UNBOXED: Reviewing the Activo CT10 Portable Hi-Res Music Player
I’m going to be perfectly honest with you. The last time I purchased—or even considered purchasing—a portable device whose sole purpose was to play music had to be more than a decade ago when I got my iPod Touch. And even that’s a bit of a stretch given the access the device had to the early days of the App Store. Since then, though, my main music experience on the road has been driven by the smartphone du jour.
That’s not to say I haven’t been intrigued by the portable media player market. Having attended plenty of hi-res audio shows over the last few years, I’ve been exposed to some pretty awesome tech designed to deliver studio-quality listening experiences that don’t involve being attached to some turntable or massive DAC. However, it’s been made painfully clear to me that manufacturers in the space understand who their target audience is—an older generation with much deeper pockets than my own—and they’ve seemingly had no interest in appealing to the next wave of audio enthusiasts.
Until now, perhaps.
Enter into the fray the Activo CT10. A company and product born out of a partnership between IRIVER, the parent company of audio industry heavyweight Astell&Kern, and Japanese streaming service Groovers, the Activo CT10 seems to correct nearly every problem that’s plagued this industry of attracting the fresh consumer blood it so desperately craves.
The Activo CT10 held up next to a Google Pixel 2
Starting with the hardware itself, the Activo CT10 is so markedly different from any other product you’d find at a hi-res audio show. It flies in the face of everything audiophiles would typically expect from a company with ties to Astell&Kern, which is what makes it so appealing. Gone are the rigid edges and awkward angles, replaced by sleek curves, glossy finishes, and a form factor that harkens back to an early iPod. It’s a refreshing design that still features some pizzazz with its frosted volume knob.
Around the edges, the user has access to a power button, track forward/back and pause/play buttons, the aforementioned volume knob, a microSD card slot that’s able to handle up to 400GB of added storage (on top of the 16GB of internal storage), a micro USB port, and a 3.5mm headphone jack. The experience is driven by a 3.4inch LCD display. It’s a no-frills kind of product that ditches fancy inputs and larger internal storage capacities that you might find on more expensive options.
Inside of the CT10, you’ll find some pretty impressive technology as well. Leveraging the close relationship with Astell&Kern, the Activo CT10 is the first audio player to adopt the company’s TERATON TM200 module. The tiny circuit board is what houses the powerful DAC technology and enables the hi-res listening experience. The CT10, impressively, can support audio outputs up to 24bit/192kHz, including the Master Quality Audio format (MQA) and FLAC, as well as WAV, MP3, WMA, OGG, APE, AAC, ALAC, AIFF, DFF, and DSF. The module can also be used to turn the CT10 into a mini DAC for your laptop or PC.

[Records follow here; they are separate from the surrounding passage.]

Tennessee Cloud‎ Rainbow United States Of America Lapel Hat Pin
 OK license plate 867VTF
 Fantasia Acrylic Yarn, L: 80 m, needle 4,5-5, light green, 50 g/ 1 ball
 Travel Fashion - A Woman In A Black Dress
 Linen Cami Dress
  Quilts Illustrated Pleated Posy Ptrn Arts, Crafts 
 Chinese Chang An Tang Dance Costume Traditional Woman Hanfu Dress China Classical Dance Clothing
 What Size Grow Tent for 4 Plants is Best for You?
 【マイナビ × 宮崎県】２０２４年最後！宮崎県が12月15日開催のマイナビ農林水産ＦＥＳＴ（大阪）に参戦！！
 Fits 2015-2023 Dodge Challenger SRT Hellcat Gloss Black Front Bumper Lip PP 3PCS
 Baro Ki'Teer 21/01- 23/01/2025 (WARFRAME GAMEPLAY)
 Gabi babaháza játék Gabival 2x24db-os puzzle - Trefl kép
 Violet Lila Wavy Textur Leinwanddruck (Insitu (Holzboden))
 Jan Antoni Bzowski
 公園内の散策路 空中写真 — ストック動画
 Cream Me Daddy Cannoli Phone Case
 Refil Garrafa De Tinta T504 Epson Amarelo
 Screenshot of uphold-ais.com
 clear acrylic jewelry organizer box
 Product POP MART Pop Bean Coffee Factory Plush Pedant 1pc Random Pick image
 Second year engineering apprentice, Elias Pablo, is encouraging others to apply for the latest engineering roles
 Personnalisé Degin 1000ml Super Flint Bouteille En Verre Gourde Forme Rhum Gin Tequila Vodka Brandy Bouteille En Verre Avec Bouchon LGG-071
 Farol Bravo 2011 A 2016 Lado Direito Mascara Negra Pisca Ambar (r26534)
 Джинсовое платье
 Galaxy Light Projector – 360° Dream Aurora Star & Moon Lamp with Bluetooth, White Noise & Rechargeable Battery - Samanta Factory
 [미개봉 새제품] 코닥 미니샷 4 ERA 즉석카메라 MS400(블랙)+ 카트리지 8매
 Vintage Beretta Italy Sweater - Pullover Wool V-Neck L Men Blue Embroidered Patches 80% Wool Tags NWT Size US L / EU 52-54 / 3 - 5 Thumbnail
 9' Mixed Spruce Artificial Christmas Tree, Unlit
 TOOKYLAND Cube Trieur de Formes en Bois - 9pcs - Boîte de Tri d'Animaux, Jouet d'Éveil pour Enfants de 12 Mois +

Beside the TERATON module is a quad-core processor that really makes the CT10 a snappy product to use. The user will notice absolutely zero lag when listening to music off of their microSD card, and they’ll be able to cruise through the operating system with ease.
As to the software, the experience will be very familiar to anyone who’s ever powered on and operated a smartphone. The swipes come naturally, and working the keyboard—even on a smaller display like the CT10’s—is a breeze. Users can browse tracks in a number of different ways, customize their EQ settings, opt for some EQ presets, toggle their WiFi and Bluetooth settings, and more. Furthering its status as a tiny, affordable powerhouse, the CP10 has support for Bluetooth aptX HD codec, which means you can stream hi-res quality audio to compatible aptX-enabled Bluetooth headphones.
Out of the box, the Activo CT10 comes with support for Tidal and Groovers (Asia-only) streaming services. If there’s one thing holding the device back, though, its that there doesn’t seem to be a way to add additional streaming services to the device. That could be a turnoff for a good chunk of potential younger consumers. But it also could be enough of a reason for them to try out a service like Tidal, which would give them access to some 30,000 MQA tracks.
Considering all of the above, the $299 price tag of the Activo CT10 makes it feel like you’re robbing the company blind. The CT10 comes in at less than half the cost of other normal-priced portable player options from Astell&Kern or other manufacturers, and you really don’t feel like you’re missing out on a whole lot. It’s been a while since I could truthfully look at a portable music player and say it’s worth the investment, but that’s exactly how I feel about the Activo CT10. It’s appeal to a younger generation of audiophiles, it’s affordability, and it’s high-end features make it one of the easiest recommendations I’ve ever had come across my desk.